Stored data
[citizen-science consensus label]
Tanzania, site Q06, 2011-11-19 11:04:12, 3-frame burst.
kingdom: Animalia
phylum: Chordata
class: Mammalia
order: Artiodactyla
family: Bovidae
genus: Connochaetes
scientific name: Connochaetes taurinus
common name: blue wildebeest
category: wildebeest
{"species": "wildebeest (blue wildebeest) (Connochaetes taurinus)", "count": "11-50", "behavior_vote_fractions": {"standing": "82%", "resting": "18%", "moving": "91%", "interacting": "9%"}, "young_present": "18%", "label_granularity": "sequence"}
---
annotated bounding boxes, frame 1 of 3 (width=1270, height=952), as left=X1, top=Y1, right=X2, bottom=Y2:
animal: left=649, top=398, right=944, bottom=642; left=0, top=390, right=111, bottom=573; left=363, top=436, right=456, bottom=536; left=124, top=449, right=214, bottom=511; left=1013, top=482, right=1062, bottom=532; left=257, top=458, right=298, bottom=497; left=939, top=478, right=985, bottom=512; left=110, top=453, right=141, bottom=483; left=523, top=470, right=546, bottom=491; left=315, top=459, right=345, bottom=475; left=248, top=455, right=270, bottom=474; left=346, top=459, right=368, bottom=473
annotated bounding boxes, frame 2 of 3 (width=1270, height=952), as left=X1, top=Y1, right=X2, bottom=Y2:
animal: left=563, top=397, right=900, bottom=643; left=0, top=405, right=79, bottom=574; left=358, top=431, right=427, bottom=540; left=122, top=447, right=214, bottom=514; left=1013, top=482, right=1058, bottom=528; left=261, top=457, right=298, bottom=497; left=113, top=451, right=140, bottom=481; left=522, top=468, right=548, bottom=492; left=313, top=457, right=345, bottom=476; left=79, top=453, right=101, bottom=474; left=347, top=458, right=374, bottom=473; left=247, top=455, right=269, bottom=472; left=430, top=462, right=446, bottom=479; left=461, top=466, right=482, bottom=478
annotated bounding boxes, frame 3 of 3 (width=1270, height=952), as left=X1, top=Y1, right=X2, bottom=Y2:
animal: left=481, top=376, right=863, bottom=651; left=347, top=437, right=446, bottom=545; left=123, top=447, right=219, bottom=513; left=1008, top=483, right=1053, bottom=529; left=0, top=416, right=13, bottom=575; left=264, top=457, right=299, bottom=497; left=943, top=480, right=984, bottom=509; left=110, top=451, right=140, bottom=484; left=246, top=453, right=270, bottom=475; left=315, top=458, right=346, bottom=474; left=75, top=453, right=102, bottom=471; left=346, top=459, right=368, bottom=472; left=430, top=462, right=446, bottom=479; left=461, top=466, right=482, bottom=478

- **Activity**
Every line that holds the string "wildebeest" must be copied from the records above.

- **Result of the exercise**
common name: blue wildebeest
category: wildebeest
{"species": "wildebeest (blue wildebeest) (Connochaetes taurinus)", "count": "11-50", "behavior_vote_fractions": {"standing": "82%", "resting": "18%", "moving": "91%", "interacting": "9%"}, "young_present": "18%", "label_granularity": "sequence"}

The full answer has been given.